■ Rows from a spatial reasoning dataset

= = =

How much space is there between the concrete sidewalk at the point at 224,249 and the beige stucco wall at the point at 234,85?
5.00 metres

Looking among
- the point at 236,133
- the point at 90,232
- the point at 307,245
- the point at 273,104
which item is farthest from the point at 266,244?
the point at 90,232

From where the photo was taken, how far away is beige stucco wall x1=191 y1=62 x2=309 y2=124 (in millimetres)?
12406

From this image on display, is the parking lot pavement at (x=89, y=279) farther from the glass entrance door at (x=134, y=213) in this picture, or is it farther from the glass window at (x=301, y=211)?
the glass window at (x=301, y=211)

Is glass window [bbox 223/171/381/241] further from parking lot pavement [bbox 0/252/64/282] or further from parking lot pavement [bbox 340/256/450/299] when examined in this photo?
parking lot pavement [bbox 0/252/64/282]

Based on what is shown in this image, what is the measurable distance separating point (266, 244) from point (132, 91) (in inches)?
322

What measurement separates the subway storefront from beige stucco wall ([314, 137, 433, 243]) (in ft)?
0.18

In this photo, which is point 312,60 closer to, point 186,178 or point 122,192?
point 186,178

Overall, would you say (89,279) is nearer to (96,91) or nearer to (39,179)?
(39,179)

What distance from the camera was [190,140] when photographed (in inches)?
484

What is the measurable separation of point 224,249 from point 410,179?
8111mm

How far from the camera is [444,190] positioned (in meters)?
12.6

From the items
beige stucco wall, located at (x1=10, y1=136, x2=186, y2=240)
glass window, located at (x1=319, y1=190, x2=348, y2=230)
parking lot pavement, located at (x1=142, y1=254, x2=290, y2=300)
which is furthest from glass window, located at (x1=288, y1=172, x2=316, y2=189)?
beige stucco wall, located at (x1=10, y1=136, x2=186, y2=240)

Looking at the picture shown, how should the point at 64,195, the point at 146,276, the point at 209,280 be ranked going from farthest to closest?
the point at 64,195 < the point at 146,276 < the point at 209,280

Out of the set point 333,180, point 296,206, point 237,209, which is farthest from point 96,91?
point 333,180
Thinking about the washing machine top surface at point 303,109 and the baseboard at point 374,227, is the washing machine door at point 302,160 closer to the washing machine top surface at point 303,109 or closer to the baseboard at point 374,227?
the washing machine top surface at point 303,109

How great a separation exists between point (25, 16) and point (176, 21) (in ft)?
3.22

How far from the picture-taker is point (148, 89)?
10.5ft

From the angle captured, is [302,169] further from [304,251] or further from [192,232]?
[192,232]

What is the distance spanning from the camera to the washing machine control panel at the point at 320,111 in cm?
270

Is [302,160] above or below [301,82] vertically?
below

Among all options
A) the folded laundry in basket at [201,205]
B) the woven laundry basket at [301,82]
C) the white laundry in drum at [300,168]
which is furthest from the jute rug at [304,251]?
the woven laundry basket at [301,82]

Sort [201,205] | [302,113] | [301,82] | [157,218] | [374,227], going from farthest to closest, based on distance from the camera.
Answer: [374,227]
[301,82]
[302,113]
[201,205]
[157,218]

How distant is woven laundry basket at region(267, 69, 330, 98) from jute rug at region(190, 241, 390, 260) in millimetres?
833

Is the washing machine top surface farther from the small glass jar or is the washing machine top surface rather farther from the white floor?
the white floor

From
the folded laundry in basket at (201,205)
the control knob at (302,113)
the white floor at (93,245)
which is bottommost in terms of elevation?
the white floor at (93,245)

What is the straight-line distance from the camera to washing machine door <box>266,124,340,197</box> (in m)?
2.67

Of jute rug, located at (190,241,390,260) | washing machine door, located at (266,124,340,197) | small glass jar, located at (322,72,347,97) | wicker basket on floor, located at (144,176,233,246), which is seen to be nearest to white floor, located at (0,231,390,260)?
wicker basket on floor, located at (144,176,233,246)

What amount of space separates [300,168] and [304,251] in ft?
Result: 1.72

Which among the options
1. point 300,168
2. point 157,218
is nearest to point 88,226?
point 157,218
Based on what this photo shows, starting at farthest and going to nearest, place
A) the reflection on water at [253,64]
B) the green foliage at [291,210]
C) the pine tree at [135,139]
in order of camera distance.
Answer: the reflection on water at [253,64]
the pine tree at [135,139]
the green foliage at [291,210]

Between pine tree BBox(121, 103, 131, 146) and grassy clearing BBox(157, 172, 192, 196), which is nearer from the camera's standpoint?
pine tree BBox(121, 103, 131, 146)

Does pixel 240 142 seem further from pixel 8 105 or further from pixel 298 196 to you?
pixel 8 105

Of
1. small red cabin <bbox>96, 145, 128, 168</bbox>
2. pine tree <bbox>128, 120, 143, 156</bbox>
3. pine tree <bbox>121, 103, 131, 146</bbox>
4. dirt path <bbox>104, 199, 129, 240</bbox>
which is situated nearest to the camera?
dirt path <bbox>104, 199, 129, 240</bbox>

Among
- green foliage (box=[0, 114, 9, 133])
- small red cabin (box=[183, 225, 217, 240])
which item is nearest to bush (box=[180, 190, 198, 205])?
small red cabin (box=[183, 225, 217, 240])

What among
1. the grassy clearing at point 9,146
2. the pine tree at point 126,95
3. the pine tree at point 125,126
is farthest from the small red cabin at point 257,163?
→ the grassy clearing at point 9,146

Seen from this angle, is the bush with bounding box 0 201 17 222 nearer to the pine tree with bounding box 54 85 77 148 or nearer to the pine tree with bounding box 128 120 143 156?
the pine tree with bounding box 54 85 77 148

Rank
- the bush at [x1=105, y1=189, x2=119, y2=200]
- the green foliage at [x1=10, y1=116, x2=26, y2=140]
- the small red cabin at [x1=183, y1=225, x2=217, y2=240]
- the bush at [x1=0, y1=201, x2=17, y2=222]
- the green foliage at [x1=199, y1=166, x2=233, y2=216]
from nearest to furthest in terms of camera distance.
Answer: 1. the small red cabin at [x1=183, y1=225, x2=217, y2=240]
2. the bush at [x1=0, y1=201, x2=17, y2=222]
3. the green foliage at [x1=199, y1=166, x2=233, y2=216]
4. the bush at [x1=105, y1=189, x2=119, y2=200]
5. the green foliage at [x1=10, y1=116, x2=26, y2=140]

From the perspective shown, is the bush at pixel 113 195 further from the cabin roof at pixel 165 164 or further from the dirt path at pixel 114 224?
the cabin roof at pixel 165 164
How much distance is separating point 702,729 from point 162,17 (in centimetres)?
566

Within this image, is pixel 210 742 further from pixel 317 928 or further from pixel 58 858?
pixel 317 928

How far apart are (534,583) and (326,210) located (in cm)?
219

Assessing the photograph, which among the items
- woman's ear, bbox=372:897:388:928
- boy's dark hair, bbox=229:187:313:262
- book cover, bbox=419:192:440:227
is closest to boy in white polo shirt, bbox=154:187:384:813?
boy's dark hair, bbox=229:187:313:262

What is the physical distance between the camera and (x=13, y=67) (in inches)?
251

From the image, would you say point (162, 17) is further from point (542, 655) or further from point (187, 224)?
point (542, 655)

= = =

■ WHAT YOU WILL DO
Please convert every line of the rows above into a JSON list of strings, one string per line, leaving out blank lines.

■ SOLUTION FOR THIS EXERCISE
[
  "How much space is there between the concrete sidewalk at the point at 224,249 and the beige stucco wall at the point at 234,85?",
  "5.00 metres",
  "Looking among",
  "- the point at 236,133",
  "- the point at 90,232",
  "- the point at 307,245",
  "- the point at 273,104",
  "which item is farthest from the point at 266,244?",
  "the point at 90,232",
  "From where the photo was taken, how far away is beige stucco wall x1=191 y1=62 x2=309 y2=124 (in millimetres)?",
  "12406",
  "From this image on display, is the parking lot pavement at (x=89, y=279) farther from the glass entrance door at (x=134, y=213) in this picture, or is it farther from the glass window at (x=301, y=211)?",
  "the glass window at (x=301, y=211)",
  "Is glass window [bbox 223/171/381/241] further from parking lot pavement [bbox 0/252/64/282] or further from parking lot pavement [bbox 340/256/450/299] when examined in this photo?",
  "parking lot pavement [bbox 0/252/64/282]",
  "Based on what is shown in this image, what is the measurable distance separating point (266, 244) from point (132, 91) (in inches)?",
  "322",
  "What measurement separates the subway storefront from beige stucco wall ([314, 137, 433, 243]) (in ft)?",
  "0.18",
  "In this photo, which is point 312,60 closer to, point 186,178 or point 122,192?",
  "point 186,178",
  "Overall, would you say (89,279) is nearer to (96,91) or nearer to (39,179)?",
  "(39,179)",
  "What distance from the camera was [190,140] when photographed (in inches)?",
  "484",
  "What is the measurable separation of point 224,249 from point 410,179?",
  "8111mm",
  "How far from the camera is [444,190] positioned (in meters)?",
  "12.6",
  "From the items",
  "beige stucco wall, located at (x1=10, y1=136, x2=186, y2=240)",
  "glass window, located at (x1=319, y1=190, x2=348, y2=230)",
  "parking lot pavement, located at (x1=142, y1=254, x2=290, y2=300)",
  "which is furthest from glass window, located at (x1=288, y1=172, x2=316, y2=189)?",
  "beige stucco wall, located at (x1=10, y1=136, x2=186, y2=240)",
  "Looking at the picture shown, how should the point at 64,195, the point at 146,276, the point at 209,280 be ranked going from farthest to closest?",
  "the point at 64,195 < the point at 146,276 < the point at 209,280",
  "Out of the set point 333,180, point 296,206, point 237,209, which is farthest from point 96,91?",
  "point 333,180",
  "Thinking about the washing machine top surface at point 303,109 and the baseboard at point 374,227, is the washing machine door at point 302,160 closer to the washing machine top surface at point 303,109 or closer to the baseboard at point 374,227?",
  "the washing machine top surface at point 303,109",
  "How great a separation exists between point (25, 16) and point (176, 21) (in ft)?",
  "3.22",
  "How far from the picture-taker is point (148, 89)?",
  "10.5ft",
  "From the angle captured, is [302,169] further from [304,251] or further from [192,232]?",
  "[192,232]",
  "What is the distance spanning from the camera to the washing machine control panel at the point at 320,111 in cm?",
  "270",
  "Is [302,160] above or below [301,82] vertically?",
  "below",
  "Among all options",
  "A) the folded laundry in basket at [201,205]",
  "B) the woven laundry basket at [301,82]",
  "C) the white laundry in drum at [300,168]",
  "which is furthest from the jute rug at [304,251]?",
  "the woven laundry basket at [301,82]",
  "Sort [201,205] | [302,113] | [301,82] | [157,218] | [374,227], going from farthest to closest, based on distance from the camera.",
  "Answer: [374,227]",
  "[301,82]",
  "[302,113]",
  "[201,205]",
  "[157,218]",
  "How distant is woven laundry basket at region(267, 69, 330, 98) from jute rug at region(190, 241, 390, 260) in millimetres?",
  "833",
  "Is the washing machine top surface farther from the small glass jar or is the washing machine top surface rather farther from the white floor?",
  "the white floor",
  "From",
  "the folded laundry in basket at (201,205)",
  "the control knob at (302,113)",
  "the white floor at (93,245)",
  "which is bottommost in terms of elevation?",
  "the white floor at (93,245)",
  "What is the straight-line distance from the camera to washing machine door <box>266,124,340,197</box> (in m)?",
  "2.67",
  "Of jute rug, located at (190,241,390,260) | washing machine door, located at (266,124,340,197) | small glass jar, located at (322,72,347,97) | wicker basket on floor, located at (144,176,233,246), which is seen to be nearest to white floor, located at (0,231,390,260)?",
  "wicker basket on floor, located at (144,176,233,246)",
  "What amount of space separates [300,168] and [304,251] in ft?",
  "Result: 1.72",
  "Which among the options",
  "1. point 300,168",
  "2. point 157,218",
  "is nearest to point 88,226?",
  "point 157,218",
  "Based on what this photo shows, starting at farthest and going to nearest, place",
  "A) the reflection on water at [253,64]",
  "B) the green foliage at [291,210]",
  "C) the pine tree at [135,139]",
  "in order of camera distance.",
  "Answer: the reflection on water at [253,64]",
  "the pine tree at [135,139]",
  "the green foliage at [291,210]",
  "Between pine tree BBox(121, 103, 131, 146) and grassy clearing BBox(157, 172, 192, 196), which is nearer from the camera's standpoint?",
  "pine tree BBox(121, 103, 131, 146)",
  "Does pixel 240 142 seem further from pixel 8 105 or further from pixel 298 196 to you?",
  "pixel 8 105",
  "Of",
  "1. small red cabin <bbox>96, 145, 128, 168</bbox>",
  "2. pine tree <bbox>128, 120, 143, 156</bbox>",
  "3. pine tree <bbox>121, 103, 131, 146</bbox>",
  "4. dirt path <bbox>104, 199, 129, 240</bbox>",
  "which is situated nearest to the camera?",
  "dirt path <bbox>104, 199, 129, 240</bbox>",
  "Among",
  "- green foliage (box=[0, 114, 9, 133])",
  "- small red cabin (box=[183, 225, 217, 240])",
  "which item is nearest to bush (box=[180, 190, 198, 205])?",
  "small red cabin (box=[183, 225, 217, 240])",
  "What among",
  "1. the grassy clearing at point 9,146",
  "2. the pine tree at point 126,95",
  "3. the pine tree at point 125,126",
  "is farthest from the small red cabin at point 257,163?",
  "→ the grassy clearing at point 9,146",
  "Seen from this angle, is the bush with bounding box 0 201 17 222 nearer to the pine tree with bounding box 54 85 77 148 or nearer to the pine tree with bounding box 128 120 143 156?",
  "the pine tree with bounding box 54 85 77 148",
  "Rank",
  "- the bush at [x1=105, y1=189, x2=119, y2=200]",
  "- the green foliage at [x1=10, y1=116, x2=26, y2=140]",
  "- the small red cabin at [x1=183, y1=225, x2=217, y2=240]",
  "- the bush at [x1=0, y1=201, x2=17, y2=222]",
  "- the green foliage at [x1=199, y1=166, x2=233, y2=216]",
  "from nearest to furthest in terms of camera distance.",
  "Answer: 1. the small red cabin at [x1=183, y1=225, x2=217, y2=240]",
  "2. the bush at [x1=0, y1=201, x2=17, y2=222]",
  "3. the green foliage at [x1=199, y1=166, x2=233, y2=216]",
  "4. the bush at [x1=105, y1=189, x2=119, y2=200]",
  "5. the green foliage at [x1=10, y1=116, x2=26, y2=140]",
  "From the perspective shown, is the bush at pixel 113 195 further from the cabin roof at pixel 165 164 or further from the dirt path at pixel 114 224?",
  "the cabin roof at pixel 165 164",
  "How much distance is separating point 702,729 from point 162,17 (in centimetres)?",
  "566",
  "Within this image, is pixel 210 742 further from pixel 317 928 or further from pixel 58 858?",
  "pixel 317 928",
  "How far apart are (534,583) and (326,210) located (in cm)?",
  "219",
  "Assessing the photograph, which among the items",
  "- woman's ear, bbox=372:897:388:928",
  "- boy's dark hair, bbox=229:187:313:262",
  "- book cover, bbox=419:192:440:227",
  "is closest to boy in white polo shirt, bbox=154:187:384:813?",
  "boy's dark hair, bbox=229:187:313:262",
  "What is the physical distance between the camera and (x=13, y=67) (in inches)?",
  "251",
  "From the image, would you say point (162, 17) is further from point (542, 655) or further from point (187, 224)?",
  "point (542, 655)"
]